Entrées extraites
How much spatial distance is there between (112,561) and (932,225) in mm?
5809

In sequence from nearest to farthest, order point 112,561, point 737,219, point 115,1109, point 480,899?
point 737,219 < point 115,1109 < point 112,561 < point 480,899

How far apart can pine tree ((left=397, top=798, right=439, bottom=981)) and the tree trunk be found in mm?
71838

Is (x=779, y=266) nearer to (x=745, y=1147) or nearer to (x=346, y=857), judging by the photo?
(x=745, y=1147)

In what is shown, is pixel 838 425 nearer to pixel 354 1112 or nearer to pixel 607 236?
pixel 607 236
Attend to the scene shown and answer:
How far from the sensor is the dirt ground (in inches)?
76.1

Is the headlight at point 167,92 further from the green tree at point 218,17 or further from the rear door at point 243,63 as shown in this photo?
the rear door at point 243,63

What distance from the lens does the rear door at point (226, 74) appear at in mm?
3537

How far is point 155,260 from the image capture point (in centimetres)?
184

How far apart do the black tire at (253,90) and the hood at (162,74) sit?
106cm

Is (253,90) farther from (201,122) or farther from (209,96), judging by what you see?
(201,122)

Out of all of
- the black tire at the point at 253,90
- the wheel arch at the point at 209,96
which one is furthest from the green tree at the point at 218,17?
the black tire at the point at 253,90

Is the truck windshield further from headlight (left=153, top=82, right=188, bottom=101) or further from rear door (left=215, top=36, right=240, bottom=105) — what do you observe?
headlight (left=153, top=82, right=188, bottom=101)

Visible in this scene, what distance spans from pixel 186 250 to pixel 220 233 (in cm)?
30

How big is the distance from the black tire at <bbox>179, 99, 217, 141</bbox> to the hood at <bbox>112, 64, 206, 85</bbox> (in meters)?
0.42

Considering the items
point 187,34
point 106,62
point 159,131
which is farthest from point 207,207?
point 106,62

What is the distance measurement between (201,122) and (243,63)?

▸ OBJECTIF DE L'EXERCICE:
Recopiez à l'identique l'ensemble des entrées ci-dessus, sans en omettre aucune.

▸ SOLUTION DU PROBLÈME:
How much spatial distance is there between (112,561) and (932,225) in mm?
5809

In sequence from nearest to farthest, order point 112,561, point 737,219, point 115,1109, point 480,899?
point 737,219 < point 115,1109 < point 112,561 < point 480,899

How far apart can pine tree ((left=397, top=798, right=439, bottom=981)) and the tree trunk be found in mm?
71838

Is (x=779, y=266) nearer to (x=745, y=1147) or nearer to (x=346, y=857), judging by the photo?
(x=745, y=1147)

In what is shown, is pixel 838 425 nearer to pixel 354 1112 or nearer to pixel 607 236?
pixel 607 236
Attend to the scene shown and answer:
How far from the sensor is the dirt ground (in inches)?
76.1

Is the headlight at point 167,92 further from the green tree at point 218,17 or further from the rear door at point 243,63 as shown in this photo?
the rear door at point 243,63

What distance from the lens does the rear door at point (226, 74) appear at in mm?
3537

How far is point 155,260 from the image capture point (in centimetres)?
184

How far apart do the black tire at (253,90) and the hood at (162,74) sit?
106cm

Is (253,90) farther from (201,122) or farther from (209,96), judging by what you see?
(201,122)

Out of all of
- the black tire at the point at 253,90
- the wheel arch at the point at 209,96
which one is furthest from the green tree at the point at 218,17?
the black tire at the point at 253,90

Is the truck windshield further from headlight (left=153, top=82, right=188, bottom=101) or further from rear door (left=215, top=36, right=240, bottom=105) — what do you observe?
headlight (left=153, top=82, right=188, bottom=101)

Visible in this scene, what distance spans from pixel 186 250 to pixel 220 233 (in cm)?
30

How big is the distance from the black tire at <bbox>179, 99, 217, 141</bbox> to the hood at <bbox>112, 64, 206, 85</bbox> (in meters)?
0.42

Considering the items
point 187,34
point 106,62
point 159,131
which is farthest from point 207,207?
point 106,62

What is the distance measurement between (201,122) and (243,63)?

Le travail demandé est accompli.